Geological Impact and Tsunami Generation

The 2011 megaquake resulted from the rupture and slip of the plate boundary fault between the northeast Honshu Island of Japan (Okhotsk plate) and the subducting Pacific plate. After the earthquake, many geodetic and geophysical studies have proposed that this coseismic fault movement probably propagated to the trench. Because topographic change by near-surface fault movement is one of the major causes of tsunamis, it is important to precisely know what occurred in the deep-sea trench when the trench-type earthquake such as the 2011 event occurred. However, because of great depths, no submersible vehicles (neither manned nor remotely operated) had been able to access to the Japan Trench bottom.

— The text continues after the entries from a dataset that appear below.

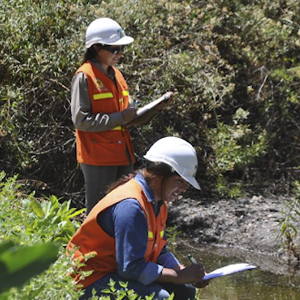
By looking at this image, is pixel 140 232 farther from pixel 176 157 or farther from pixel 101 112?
pixel 101 112

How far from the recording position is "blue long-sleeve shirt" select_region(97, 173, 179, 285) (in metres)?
3.18

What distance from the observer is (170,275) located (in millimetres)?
3398

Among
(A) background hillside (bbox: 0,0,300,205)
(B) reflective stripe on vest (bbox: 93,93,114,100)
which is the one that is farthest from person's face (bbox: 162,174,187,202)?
(A) background hillside (bbox: 0,0,300,205)

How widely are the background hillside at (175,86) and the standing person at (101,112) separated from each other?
1719mm

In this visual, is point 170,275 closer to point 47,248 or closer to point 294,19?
point 47,248

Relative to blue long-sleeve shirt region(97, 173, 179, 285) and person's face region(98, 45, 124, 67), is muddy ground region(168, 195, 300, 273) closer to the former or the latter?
person's face region(98, 45, 124, 67)

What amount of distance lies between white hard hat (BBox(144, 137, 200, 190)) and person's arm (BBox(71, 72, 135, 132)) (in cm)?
136

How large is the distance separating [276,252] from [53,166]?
2.27m

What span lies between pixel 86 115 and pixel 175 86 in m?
2.46

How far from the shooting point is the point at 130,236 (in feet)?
10.4

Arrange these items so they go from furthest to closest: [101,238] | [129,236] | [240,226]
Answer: [240,226] < [101,238] < [129,236]

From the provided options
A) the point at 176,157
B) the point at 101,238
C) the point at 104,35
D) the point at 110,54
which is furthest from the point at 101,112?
the point at 101,238

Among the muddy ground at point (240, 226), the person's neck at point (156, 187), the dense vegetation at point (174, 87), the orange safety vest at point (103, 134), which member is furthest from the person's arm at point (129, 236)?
the dense vegetation at point (174, 87)

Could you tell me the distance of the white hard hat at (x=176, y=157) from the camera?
3.43m
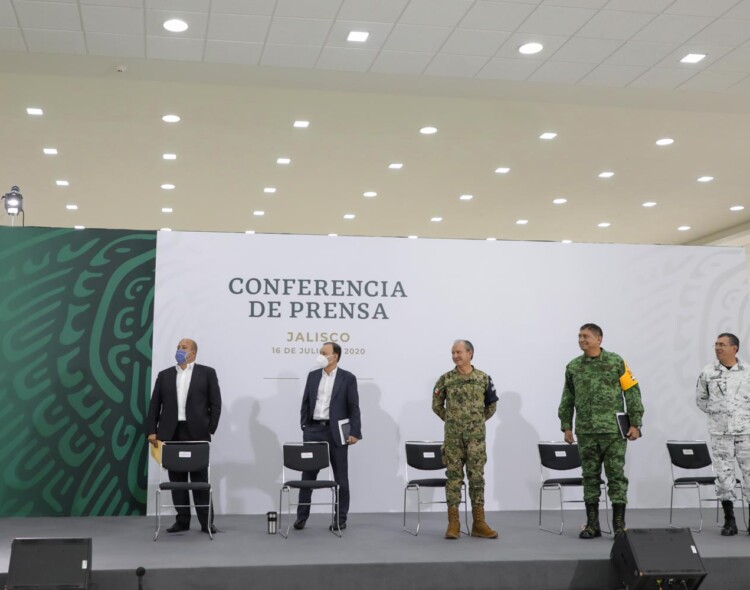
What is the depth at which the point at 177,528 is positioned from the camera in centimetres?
671

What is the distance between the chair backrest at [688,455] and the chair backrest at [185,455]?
3910 mm

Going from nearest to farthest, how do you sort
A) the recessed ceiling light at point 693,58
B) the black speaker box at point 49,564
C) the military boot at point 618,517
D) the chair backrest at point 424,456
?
1. the black speaker box at point 49,564
2. the military boot at point 618,517
3. the chair backrest at point 424,456
4. the recessed ceiling light at point 693,58

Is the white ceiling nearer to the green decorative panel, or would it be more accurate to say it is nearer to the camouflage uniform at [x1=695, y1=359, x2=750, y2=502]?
the green decorative panel

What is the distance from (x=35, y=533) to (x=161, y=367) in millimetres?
1769

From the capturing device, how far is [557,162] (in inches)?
466

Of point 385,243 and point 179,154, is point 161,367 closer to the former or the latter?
point 385,243

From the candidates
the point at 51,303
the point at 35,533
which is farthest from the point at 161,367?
the point at 35,533

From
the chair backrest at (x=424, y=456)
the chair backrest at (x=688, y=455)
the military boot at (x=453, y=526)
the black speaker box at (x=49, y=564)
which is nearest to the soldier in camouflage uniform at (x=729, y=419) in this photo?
the chair backrest at (x=688, y=455)

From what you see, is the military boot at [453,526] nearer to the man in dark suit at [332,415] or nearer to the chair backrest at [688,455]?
the man in dark suit at [332,415]

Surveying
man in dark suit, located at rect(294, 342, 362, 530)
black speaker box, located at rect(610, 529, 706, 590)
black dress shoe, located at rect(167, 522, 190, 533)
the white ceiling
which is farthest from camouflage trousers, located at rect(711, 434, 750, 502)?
black dress shoe, located at rect(167, 522, 190, 533)

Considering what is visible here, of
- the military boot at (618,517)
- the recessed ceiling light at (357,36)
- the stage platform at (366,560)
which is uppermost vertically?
the recessed ceiling light at (357,36)

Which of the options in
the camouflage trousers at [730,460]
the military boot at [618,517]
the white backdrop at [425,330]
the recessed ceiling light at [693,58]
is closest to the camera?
the military boot at [618,517]

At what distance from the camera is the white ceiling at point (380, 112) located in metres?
7.01

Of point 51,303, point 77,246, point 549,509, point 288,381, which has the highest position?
point 77,246
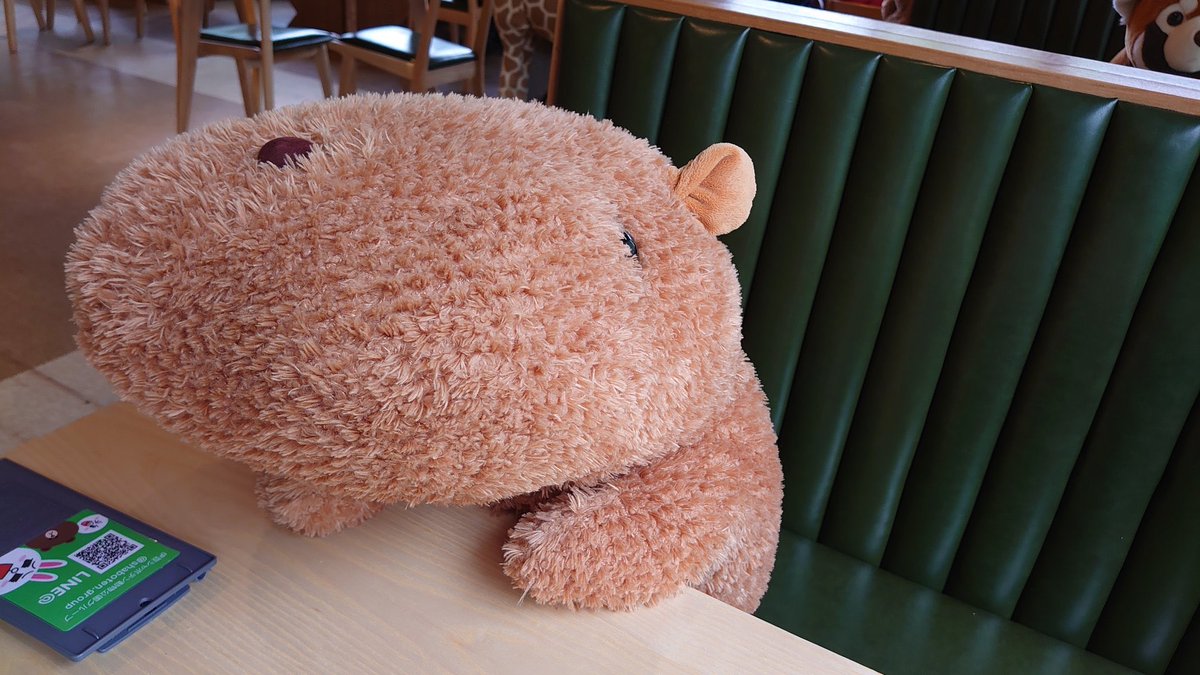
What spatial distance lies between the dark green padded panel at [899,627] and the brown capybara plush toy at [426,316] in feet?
1.56


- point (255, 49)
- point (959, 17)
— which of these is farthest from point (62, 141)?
point (959, 17)

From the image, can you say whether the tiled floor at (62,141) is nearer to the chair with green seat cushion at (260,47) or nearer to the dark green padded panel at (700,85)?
the chair with green seat cushion at (260,47)

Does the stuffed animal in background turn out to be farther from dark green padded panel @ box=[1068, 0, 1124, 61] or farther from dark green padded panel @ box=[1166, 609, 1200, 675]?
dark green padded panel @ box=[1068, 0, 1124, 61]

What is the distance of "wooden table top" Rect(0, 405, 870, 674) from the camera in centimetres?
60

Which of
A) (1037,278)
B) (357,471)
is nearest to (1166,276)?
(1037,278)

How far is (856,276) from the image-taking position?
41.1 inches

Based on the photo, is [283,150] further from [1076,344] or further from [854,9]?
[854,9]

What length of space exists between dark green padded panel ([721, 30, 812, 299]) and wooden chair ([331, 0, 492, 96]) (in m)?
2.20

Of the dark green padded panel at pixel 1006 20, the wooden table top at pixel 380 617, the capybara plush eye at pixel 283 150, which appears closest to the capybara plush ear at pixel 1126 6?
the dark green padded panel at pixel 1006 20

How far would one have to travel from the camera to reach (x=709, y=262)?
66 cm

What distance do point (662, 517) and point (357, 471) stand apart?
0.24 m

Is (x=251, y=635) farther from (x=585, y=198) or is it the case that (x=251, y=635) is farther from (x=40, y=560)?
(x=585, y=198)

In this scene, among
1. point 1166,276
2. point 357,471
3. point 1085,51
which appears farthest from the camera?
point 1085,51

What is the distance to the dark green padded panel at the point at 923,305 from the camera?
37.2 inches
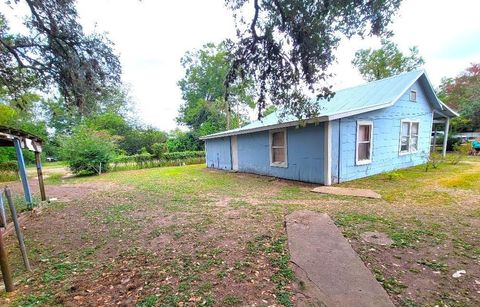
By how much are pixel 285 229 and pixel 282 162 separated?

This study was the first time to observe, visually record, and precisely measure the topographic change (including fault cliff) in the trench by a single trench-type megaquake event. It verified that the fault slip surely propagated to the surface at the 2011 event, and deduced that the amount of the slip was at least locally as great as 100 m. These results are expected to contribute to our understanding of genesis and the hazards of tsunamis triggered by trench-type earthquakes.

Reference: “The submarine fault scarp of the 2011 Tohoku-oki Earthquake in the Japan Trench” by Hayato Ueda, Hiroshi Kitazato, Alan Jamieson and Pressure Drop Ring of Fire Expedition 2022 Japan Cruise Leg2 science team, 26 December 2023, Communications Earth & Environment.
DOI: 10.1038/s43247-023-01118-4

The study was funded by the European Research Council, the Danish National Research Foundation, and the Japan Society for the Promotion of Science.